START Available records

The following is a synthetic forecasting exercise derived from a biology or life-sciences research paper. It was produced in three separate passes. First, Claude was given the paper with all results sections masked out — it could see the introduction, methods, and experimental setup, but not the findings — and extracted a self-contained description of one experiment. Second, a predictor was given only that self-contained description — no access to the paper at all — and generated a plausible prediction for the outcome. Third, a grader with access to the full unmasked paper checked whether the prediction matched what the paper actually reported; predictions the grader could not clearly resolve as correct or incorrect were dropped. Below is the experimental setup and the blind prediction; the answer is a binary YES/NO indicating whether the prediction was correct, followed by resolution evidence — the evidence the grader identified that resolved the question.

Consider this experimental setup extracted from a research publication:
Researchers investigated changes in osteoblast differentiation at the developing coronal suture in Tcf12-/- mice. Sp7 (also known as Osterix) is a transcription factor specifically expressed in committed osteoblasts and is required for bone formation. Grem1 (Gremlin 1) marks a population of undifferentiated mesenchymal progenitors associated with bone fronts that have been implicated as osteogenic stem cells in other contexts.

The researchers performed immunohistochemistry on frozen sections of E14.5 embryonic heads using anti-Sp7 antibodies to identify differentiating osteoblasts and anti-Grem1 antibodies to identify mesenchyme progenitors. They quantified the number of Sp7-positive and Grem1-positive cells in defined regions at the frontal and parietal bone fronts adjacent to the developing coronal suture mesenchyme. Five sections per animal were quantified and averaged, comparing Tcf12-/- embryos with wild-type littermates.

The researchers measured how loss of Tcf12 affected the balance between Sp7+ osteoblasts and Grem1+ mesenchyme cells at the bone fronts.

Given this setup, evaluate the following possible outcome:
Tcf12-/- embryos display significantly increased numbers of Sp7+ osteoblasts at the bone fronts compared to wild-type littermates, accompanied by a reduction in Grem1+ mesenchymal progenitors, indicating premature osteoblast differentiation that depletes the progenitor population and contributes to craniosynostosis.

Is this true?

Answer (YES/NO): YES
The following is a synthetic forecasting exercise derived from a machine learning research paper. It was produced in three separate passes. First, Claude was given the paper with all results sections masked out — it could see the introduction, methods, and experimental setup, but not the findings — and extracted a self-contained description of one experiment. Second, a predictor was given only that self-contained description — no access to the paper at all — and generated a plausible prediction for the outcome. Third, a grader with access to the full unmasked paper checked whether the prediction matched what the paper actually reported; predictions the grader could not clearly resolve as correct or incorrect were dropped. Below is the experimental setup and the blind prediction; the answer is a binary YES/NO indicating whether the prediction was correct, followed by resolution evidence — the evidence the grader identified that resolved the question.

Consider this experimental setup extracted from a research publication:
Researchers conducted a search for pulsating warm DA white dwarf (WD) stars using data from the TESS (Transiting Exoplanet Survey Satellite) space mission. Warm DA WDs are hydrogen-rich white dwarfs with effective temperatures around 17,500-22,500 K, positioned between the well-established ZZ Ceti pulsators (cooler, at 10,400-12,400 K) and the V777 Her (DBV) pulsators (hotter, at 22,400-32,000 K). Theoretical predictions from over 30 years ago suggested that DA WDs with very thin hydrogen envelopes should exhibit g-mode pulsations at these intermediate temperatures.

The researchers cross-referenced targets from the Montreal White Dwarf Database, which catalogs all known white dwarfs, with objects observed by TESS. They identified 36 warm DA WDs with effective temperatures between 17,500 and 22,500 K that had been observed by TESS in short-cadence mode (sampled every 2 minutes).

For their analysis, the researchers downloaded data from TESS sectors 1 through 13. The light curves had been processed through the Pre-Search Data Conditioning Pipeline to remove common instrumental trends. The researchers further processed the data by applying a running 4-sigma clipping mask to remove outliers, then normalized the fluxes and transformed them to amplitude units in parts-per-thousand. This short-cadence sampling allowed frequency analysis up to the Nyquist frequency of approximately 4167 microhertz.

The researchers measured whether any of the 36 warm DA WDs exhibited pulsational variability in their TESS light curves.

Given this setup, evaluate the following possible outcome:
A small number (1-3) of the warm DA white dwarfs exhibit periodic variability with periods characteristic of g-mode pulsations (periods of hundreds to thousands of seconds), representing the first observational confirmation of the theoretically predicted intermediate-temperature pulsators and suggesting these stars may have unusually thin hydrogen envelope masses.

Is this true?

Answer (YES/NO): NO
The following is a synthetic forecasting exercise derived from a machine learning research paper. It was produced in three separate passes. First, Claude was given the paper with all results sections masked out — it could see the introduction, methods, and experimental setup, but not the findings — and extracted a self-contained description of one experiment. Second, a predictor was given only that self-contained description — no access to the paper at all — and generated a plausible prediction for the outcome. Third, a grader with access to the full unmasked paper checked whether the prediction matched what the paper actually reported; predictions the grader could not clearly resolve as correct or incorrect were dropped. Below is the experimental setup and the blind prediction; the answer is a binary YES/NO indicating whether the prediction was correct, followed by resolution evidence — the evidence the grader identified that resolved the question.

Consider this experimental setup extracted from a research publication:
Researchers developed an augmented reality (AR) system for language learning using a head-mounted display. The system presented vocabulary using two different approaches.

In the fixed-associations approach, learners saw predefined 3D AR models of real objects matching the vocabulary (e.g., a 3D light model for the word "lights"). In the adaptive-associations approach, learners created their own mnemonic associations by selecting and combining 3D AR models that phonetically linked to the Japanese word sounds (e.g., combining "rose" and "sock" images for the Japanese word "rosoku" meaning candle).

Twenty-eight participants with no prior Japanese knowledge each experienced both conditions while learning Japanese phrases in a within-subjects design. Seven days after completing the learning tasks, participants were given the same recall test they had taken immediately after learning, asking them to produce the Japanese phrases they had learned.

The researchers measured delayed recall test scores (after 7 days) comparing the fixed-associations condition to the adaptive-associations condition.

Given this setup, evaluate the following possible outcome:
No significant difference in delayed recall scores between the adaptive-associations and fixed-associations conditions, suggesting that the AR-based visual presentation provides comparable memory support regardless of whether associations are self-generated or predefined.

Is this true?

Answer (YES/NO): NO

END Available records

Exercise – Repeat the material, keeping every word exactly as it is.

Solution –
The following is a synthetic forecasting exercise derived from a biology or life-sciences research paper. It was produced in three separate passes. First, Claude was given the paper with all results sections masked out — it could see the introduction, methods, and experimental setup, but not the findings — and extracted a self-contained description of one experiment. Second, a predictor was given only that self-contained description — no access to the paper at all — and generated a plausible prediction for the outcome. Third, a grader with access to the full unmasked paper checked whether the prediction matched what the paper actually reported; predictions the grader could not clearly resolve as correct or incorrect were dropped. Below is the experimental setup and the blind prediction; the answer is a binary YES/NO indicating whether the prediction was correct, followed by resolution evidence — the evidence the grader identified that resolved the question.

Consider this experimental setup extracted from a research publication:
Researchers investigated changes in osteoblast differentiation at the developing coronal suture in Tcf12-/- mice. Sp7 (also known as Osterix) is a transcription factor specifically expressed in committed osteoblasts and is required for bone formation. Grem1 (Gremlin 1) marks a population of undifferentiated mesenchymal progenitors associated with bone fronts that have been implicated as osteogenic stem cells in other contexts.

The researchers performed immunohistochemistry on frozen sections of E14.5 embryonic heads using anti-Sp7 antibodies to identify differentiating osteoblasts and anti-Grem1 antibodies to identify mesenchyme progenitors. They quantified the number of Sp7-positive and Grem1-positive cells in defined regions at the frontal and parietal bone fronts adjacent to the developing coronal suture mesenchyme. Five sections per animal were quantified and averaged, comparing Tcf12-/- embryos with wild-type littermates.

The researchers measured how loss of Tcf12 affected the balance between Sp7+ osteoblasts and Grem1+ mesenchyme cells at the bone fronts.

Given this setup, evaluate the following possible outcome:
Tcf12-/- embryos display significantly increased numbers of Sp7+ osteoblasts at the bone fronts compared to wild-type littermates, accompanied by a reduction in Grem1+ mesenchymal progenitors, indicating premature osteoblast differentiation that depletes the progenitor population and contributes to craniosynostosis.

Is this true?

Answer (YES/NO): YES
The following is a synthetic forecasting exercise derived from a machine learning research paper. It was produced in three separate passes. First, Claude was given the paper with all results sections masked out — it could see the introduction, methods, and experimental setup, but not the findings — and extracted a self-contained description of one experiment. Second, a predictor was given only that self-contained description — no access to the paper at all — and generated a plausible prediction for the outcome. Third, a grader with access to the full unmasked paper checked whether the prediction matched what the paper actually reported; predictions the grader could not clearly resolve as correct or incorrect were dropped. Below is the experimental setup and the blind prediction; the answer is a binary YES/NO indicating whether the prediction was correct, followed by resolution evidence — the evidence the grader identified that resolved the question.

Consider this experimental setup extracted from a research publication:
Researchers conducted a search for pulsating warm DA white dwarf (WD) stars using data from the TESS (Transiting Exoplanet Survey Satellite) space mission. Warm DA WDs are hydrogen-rich white dwarfs with effective temperatures around 17,500-22,500 K, positioned between the well-established ZZ Ceti pulsators (cooler, at 10,400-12,400 K) and the V777 Her (DBV) pulsators (hotter, at 22,400-32,000 K). Theoretical predictions from over 30 years ago suggested that DA WDs with very thin hydrogen envelopes should exhibit g-mode pulsations at these intermediate temperatures.

The researchers cross-referenced targets from the Montreal White Dwarf Database, which catalogs all known white dwarfs, with objects observed by TESS. They identified 36 warm DA WDs with effective temperatures between 17,500 and 22,500 K that had been observed by TESS in short-cadence mode (sampled every 2 minutes).

For their analysis, the researchers downloaded data from TESS sectors 1 through 13. The light curves had been processed through the Pre-Search Data Conditioning Pipeline to remove common instrumental trends. The researchers further processed the data by applying a running 4-sigma clipping mask to remove outliers, then normalized the fluxes and transformed them to amplitude units in parts-per-thousand. This short-cadence sampling allowed frequency analysis up to the Nyquist frequency of approximately 4167 microhertz.

The researchers measured whether any of the 36 warm DA WDs exhibited pulsational variability in their TESS light curves.

Given this setup, evaluate the following possible outcome:
A small number (1-3) of the warm DA white dwarfs exhibit periodic variability with periods characteristic of g-mode pulsations (periods of hundreds to thousands of seconds), representing the first observational confirmation of the theoretically predicted intermediate-temperature pulsators and suggesting these stars may have unusually thin hydrogen envelope masses.

Is this true?

Answer (YES/NO): NO
The following is a synthetic forecasting exercise derived from a machine learning research paper. It was produced in three separate passes. First, Claude was given the paper with all results sections masked out — it could see the introduction, methods, and experimental setup, but not the findings — and extracted a self-contained description of one experiment. Second, a predictor was given only that self-contained description — no access to the paper at all — and generated a plausible prediction for the outcome. Third, a grader with access to the full unmasked paper checked whether the prediction matched what the paper actually reported; predictions the grader could not clearly resolve as correct or incorrect were dropped. Below is the experimental setup and the blind prediction; the answer is a binary YES/NO indicating whether the prediction was correct, followed by resolution evidence — the evidence the grader identified that resolved the question.

Consider this experimental setup extracted from a research publication:
Researchers developed an augmented reality (AR) system for language learning using a head-mounted display. The system presented vocabulary using two different approaches.

In the fixed-associations approach, learners saw predefined 3D AR models of real objects matching the vocabulary (e.g., a 3D light model for the word "lights"). In the adaptive-associations approach, learners created their own mnemonic associations by selecting and combining 3D AR models that phonetically linked to the Japanese word sounds (e.g., combining "rose" and "sock" images for the Japanese word "rosoku" meaning candle).

Twenty-eight participants with no prior Japanese knowledge each experienced both conditions while learning Japanese phrases in a within-subjects design. Seven days after completing the learning tasks, participants were given the same recall test they had taken immediately after learning, asking them to produce the Japanese phrases they had learned.

The researchers measured delayed recall test scores (after 7 days) comparing the fixed-associations condition to the adaptive-associations condition.

Given this setup, evaluate the following possible outcome:
No significant difference in delayed recall scores between the adaptive-associations and fixed-associations conditions, suggesting that the AR-based visual presentation provides comparable memory support regardless of whether associations are self-generated or predefined.

Is this true?

Answer (YES/NO): NO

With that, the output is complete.